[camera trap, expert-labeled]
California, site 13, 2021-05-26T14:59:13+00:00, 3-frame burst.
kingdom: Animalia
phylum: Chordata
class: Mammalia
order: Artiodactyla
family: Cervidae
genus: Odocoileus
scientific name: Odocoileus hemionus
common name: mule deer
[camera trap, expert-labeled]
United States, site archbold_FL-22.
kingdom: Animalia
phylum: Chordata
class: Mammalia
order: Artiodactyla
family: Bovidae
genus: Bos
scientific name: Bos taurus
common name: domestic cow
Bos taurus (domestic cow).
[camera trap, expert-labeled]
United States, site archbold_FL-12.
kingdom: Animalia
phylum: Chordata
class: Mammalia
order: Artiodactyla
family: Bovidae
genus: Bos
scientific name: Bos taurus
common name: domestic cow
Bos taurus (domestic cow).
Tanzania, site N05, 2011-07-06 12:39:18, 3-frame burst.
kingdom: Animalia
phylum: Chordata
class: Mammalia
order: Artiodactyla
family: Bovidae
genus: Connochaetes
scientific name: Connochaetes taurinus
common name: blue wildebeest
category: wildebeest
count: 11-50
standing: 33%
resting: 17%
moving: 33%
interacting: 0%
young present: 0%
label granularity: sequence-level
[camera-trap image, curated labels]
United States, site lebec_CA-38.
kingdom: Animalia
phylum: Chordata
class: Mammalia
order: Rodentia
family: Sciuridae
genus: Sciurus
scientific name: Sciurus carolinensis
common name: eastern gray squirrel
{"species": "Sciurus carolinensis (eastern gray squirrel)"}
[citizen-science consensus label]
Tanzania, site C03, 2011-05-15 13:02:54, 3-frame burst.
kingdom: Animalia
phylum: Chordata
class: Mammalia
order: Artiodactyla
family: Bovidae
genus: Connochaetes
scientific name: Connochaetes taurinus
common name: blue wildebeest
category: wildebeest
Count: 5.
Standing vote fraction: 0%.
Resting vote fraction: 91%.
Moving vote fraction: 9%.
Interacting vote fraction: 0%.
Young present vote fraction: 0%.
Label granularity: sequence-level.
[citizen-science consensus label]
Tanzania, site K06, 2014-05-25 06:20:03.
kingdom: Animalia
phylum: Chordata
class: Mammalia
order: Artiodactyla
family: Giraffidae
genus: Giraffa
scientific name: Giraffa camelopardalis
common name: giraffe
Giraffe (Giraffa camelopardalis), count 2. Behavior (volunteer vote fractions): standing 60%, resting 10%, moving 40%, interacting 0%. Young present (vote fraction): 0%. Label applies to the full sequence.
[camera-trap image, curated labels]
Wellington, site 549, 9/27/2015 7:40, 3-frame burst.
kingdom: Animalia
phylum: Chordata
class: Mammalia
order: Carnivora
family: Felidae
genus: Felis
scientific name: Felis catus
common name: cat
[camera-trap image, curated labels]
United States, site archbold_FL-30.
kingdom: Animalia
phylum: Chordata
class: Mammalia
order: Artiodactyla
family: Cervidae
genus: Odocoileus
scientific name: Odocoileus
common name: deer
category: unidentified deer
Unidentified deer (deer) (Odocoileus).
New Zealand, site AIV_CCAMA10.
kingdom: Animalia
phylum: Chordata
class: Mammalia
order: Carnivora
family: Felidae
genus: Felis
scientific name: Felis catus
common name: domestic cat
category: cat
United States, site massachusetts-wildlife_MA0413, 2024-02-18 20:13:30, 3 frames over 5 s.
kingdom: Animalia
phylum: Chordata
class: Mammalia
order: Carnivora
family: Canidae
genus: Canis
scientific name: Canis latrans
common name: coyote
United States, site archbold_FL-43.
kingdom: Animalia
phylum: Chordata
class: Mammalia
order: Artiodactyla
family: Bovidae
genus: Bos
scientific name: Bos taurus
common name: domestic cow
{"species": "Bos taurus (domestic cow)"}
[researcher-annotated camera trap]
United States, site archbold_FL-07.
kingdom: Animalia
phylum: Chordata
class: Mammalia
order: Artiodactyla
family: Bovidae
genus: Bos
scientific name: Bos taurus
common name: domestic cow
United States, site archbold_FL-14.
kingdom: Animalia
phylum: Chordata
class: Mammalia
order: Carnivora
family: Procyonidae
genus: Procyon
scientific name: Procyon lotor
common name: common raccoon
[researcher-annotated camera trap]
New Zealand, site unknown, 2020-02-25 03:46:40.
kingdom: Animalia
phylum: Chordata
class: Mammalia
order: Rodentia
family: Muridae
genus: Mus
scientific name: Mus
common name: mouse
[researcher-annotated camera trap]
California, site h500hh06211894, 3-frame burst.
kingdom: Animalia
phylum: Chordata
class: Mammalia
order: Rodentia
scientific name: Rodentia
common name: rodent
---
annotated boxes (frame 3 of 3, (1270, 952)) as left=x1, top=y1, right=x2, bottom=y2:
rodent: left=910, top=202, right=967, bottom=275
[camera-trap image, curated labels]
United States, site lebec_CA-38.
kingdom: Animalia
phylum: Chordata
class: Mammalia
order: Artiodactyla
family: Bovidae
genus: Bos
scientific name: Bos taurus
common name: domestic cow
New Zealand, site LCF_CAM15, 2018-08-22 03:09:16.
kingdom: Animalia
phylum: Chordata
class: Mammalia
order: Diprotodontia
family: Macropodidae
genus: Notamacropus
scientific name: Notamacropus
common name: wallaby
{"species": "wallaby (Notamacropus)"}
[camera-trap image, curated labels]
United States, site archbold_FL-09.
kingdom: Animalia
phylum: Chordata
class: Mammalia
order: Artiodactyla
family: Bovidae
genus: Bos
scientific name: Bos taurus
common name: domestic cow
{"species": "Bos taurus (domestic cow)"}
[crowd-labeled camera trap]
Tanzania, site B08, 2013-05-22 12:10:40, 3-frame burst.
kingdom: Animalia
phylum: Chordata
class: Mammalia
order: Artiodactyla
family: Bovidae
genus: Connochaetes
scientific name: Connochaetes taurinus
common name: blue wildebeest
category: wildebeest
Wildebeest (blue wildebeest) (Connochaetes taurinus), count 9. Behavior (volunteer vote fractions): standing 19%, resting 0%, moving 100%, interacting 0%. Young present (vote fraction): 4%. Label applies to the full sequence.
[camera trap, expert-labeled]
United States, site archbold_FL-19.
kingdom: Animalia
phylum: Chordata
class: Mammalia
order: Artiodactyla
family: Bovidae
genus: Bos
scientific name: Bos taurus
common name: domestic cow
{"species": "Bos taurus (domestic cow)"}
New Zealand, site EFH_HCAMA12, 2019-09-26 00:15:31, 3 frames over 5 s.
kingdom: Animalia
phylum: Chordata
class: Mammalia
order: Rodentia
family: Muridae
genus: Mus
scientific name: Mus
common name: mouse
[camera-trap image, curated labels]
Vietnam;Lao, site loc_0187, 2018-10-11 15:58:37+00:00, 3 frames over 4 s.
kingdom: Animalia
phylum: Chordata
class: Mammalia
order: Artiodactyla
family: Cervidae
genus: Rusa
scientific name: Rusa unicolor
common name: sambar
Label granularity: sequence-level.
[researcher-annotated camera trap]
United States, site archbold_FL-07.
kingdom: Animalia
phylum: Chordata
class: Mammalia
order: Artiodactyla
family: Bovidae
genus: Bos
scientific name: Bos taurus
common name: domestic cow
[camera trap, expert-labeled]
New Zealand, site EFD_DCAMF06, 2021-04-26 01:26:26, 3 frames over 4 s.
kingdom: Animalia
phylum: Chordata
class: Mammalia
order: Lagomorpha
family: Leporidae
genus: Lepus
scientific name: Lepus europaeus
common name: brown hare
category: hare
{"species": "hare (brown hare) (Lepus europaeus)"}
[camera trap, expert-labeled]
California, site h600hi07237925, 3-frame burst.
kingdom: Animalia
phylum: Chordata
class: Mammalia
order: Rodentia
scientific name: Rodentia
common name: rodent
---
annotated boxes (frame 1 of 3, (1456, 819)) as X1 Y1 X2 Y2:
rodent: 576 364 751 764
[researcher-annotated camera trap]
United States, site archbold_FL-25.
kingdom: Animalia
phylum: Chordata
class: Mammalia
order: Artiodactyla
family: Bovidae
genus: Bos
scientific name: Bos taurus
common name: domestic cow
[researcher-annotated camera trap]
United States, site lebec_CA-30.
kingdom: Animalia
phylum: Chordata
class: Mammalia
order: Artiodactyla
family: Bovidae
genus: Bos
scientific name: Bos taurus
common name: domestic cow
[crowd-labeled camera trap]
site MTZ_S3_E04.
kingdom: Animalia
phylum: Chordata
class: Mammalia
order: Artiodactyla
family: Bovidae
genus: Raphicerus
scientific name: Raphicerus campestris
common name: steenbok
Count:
=-=-=
**What the task asks:**
Write out word for word only the lines from the start of the entries down to the line with "interacting: 0%", please, including both ends.

**Exercise solution:**
[camera trap, expert-labeled]
California, site 13, 2021-05-26T14:59:13+00:00, 3-frame burst.
kingdom: Animalia
phylum: Chordata
class: Mammalia
order: Artiodactyla
family: Cervidae
genus: Odocoileus
scientific name: Odocoileus hemionus
common name: mule deer
[camera trap, expert-labeled]
United States, site archbold_FL-22.
kingdom: Animalia
phylum: Chordata
class: Mammalia
order: Artiodactyla
family: Bovidae
genus: Bos
scientific name: Bos taurus
common name: domestic cow
Bos taurus (domestic cow).
[camera trap, expert-labeled]
United States, site archbold_FL-12.
kingdom: Animalia
phylum: Chordata
class: Mammalia
order: Artiodactyla
family: Bovidae
genus: Bos
scientific name: Bos taurus
common name: domestic cow
Bos taurus (domestic cow).
Tanzania, site N05, 2011-07-06 12:39:18, 3-frame burst.
kingdom: Animalia
phylum: Chordata
class: Mammalia
order: Artiodactyla
family: Bovidae
genus: Connochaetes
scientific name: Connochaetes taurinus
common name: blue wildebeest
category: wildebeest
count: 11-50
standing: 33%
resting: 17%
moving: 33%
interacting: 0%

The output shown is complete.